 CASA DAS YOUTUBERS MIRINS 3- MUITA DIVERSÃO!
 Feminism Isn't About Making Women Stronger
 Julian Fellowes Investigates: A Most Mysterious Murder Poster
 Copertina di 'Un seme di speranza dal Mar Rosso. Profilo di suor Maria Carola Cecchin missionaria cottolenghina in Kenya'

* * *

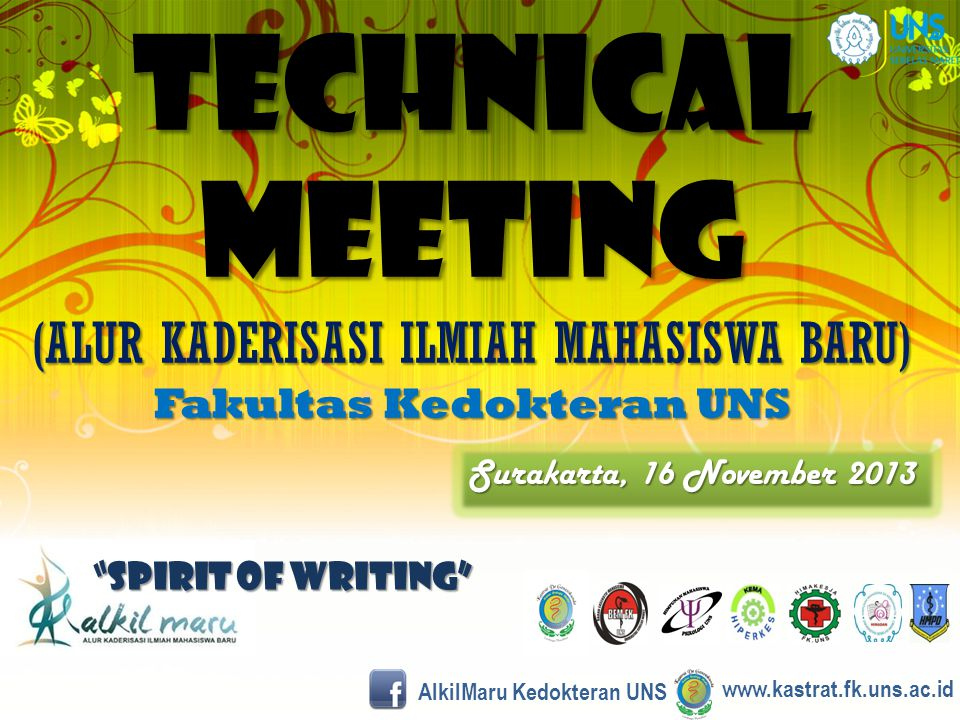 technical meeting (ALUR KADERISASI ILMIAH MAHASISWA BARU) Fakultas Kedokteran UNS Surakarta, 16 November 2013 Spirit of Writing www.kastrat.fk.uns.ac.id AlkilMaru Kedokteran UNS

WHAT IS NEEDED >> In the listing above, find the line with "CASA DAS YOUTUBERS MIRINS 3- MUITA DIVERSÃO!" and the line with "Copertina di 'Un"; set down exactly those two lines and every line between them, nothing more.

EXERCISE SOLUTION >>
 CASA DAS YOUTUBERS MIRINS 3- MUITA DIVERSÃO!
 Feminism Isn't About Making Women Stronger
 Julian Fellowes Investigates: A Most Mysterious Murder Poster
 Copertina di 'Un seme di speranza dal Mar Rosso. Profilo di suor Maria Carola Cecchin missionaria cottolenghina in Kenya'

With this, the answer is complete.